Mencermati Tafsir Surat Al-‘Ashr (Demi Masa)!
Dengan demikian Allah Ta’ala telah bersumpah dengan masa tersebut bahwa manusia itu dalam kerugian, yakni benar-benar merugi dan binasa. Kecuali Orang-orang yang beriman dan mengerjakan amal shalih.
Ditulis Dalam Rangka Bulan Ramadhan 1442 Hijriah Yang Terasa Begitu Cepat Akan Berakhir.
Dikutif dari Tafsir Ibnu Katsir dan Jalalain.
Oleh : Sugiyanto-SGY (Aktivis Jakarta ).
Waktu begitu cepat berjalan, rasanya baru kemarin tamu agung bulan Ramadhan datang, namun dia sudah akan pergi lagi. Sebab, bila tak ada perbedaan hari raya, maka 3 hari lagi, Kamis (13/5/21) kita akan bersam-sama merayakan hari kemenangan Idul Fitri (Eid al-Fitr). Semoga kita semua masih dipertemukan kembali dengan Ramadhan tahum depan pada 1443 Hijriah.
Sehubungan dengan cepatnya waktu berlalu, rasanya penting kita memcermati tafsir surat Al-‘Ashr yang menegaskan tentang “WAKTU” sebagai mana termaktub dalam kitab suci Al-Qur’-an.
Salah satu kitab tafsir Al-Qur’an yang menjadi rujukan banyak umat muslim adalah tafsir Ibnu Katsir. Dalam tafsir tesebut dijelaskan secara gamblang tentang makna surat ke 103 pada juz 30, tentang 3 ayat dari surat Al-‘Ashr.
Dikutif dari tafsir Ibu Katsir, Al-‘Ashr berarti masa yang didalamnya berbagai aktivitas anak cucu Adam berlangsung, baik dalam wujud kebaikan maupun keburukan.
Ada arti lain dari Al-‘Ashr.
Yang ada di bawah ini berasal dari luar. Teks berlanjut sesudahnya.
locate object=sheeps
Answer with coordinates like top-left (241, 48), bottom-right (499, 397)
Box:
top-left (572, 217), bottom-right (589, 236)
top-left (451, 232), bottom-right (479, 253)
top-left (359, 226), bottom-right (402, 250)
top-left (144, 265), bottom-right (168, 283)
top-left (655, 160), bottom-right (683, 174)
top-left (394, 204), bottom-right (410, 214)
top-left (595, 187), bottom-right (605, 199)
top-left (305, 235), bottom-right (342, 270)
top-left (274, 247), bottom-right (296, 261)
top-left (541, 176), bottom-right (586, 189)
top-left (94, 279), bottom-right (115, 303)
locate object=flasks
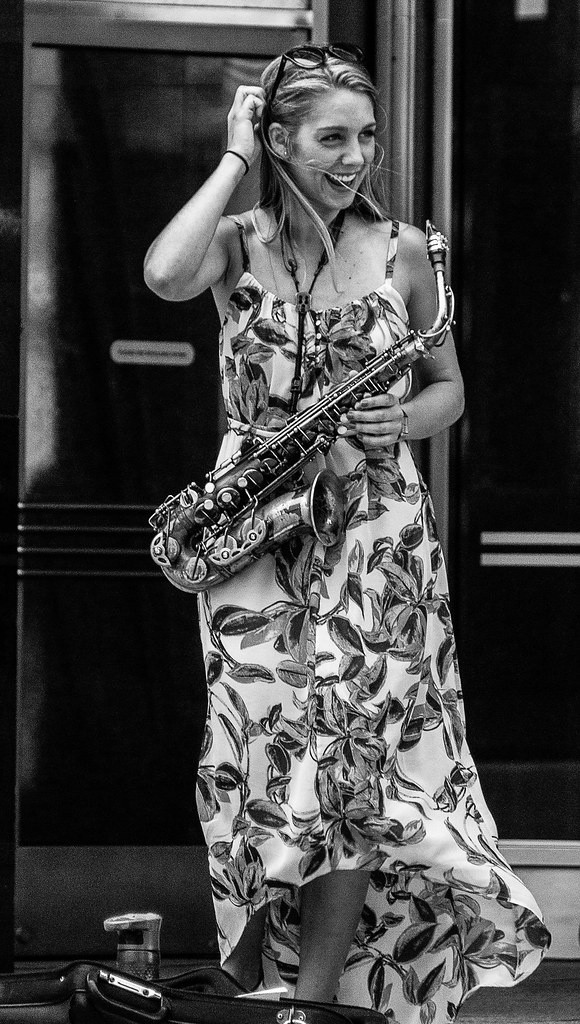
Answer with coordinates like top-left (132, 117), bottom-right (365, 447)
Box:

Dalam tafsir Jalalain dijelaskan makna dari "Demi masa," yakni, masa atau waktu setelah matahari mulai bergeser ke barat (zawal) hingga terbenam, atau waktu shalat Asar.
Arti lain dari Al-'Ashr pun disebutkan dalam tafsir Ibnu Katsir, yaitu, Imam Malik meriwayatkan dari Zaid bin Aslam: “Kata al-‘Ashr berarti shalat ‘Ashar’. Tetapi yang populer adalah pendapat pertama. Yakni, makna Al-‘Ashr adalah ‘masa’ sebagaimana yang dimaksud dalam tafsir Ibnu Katsir.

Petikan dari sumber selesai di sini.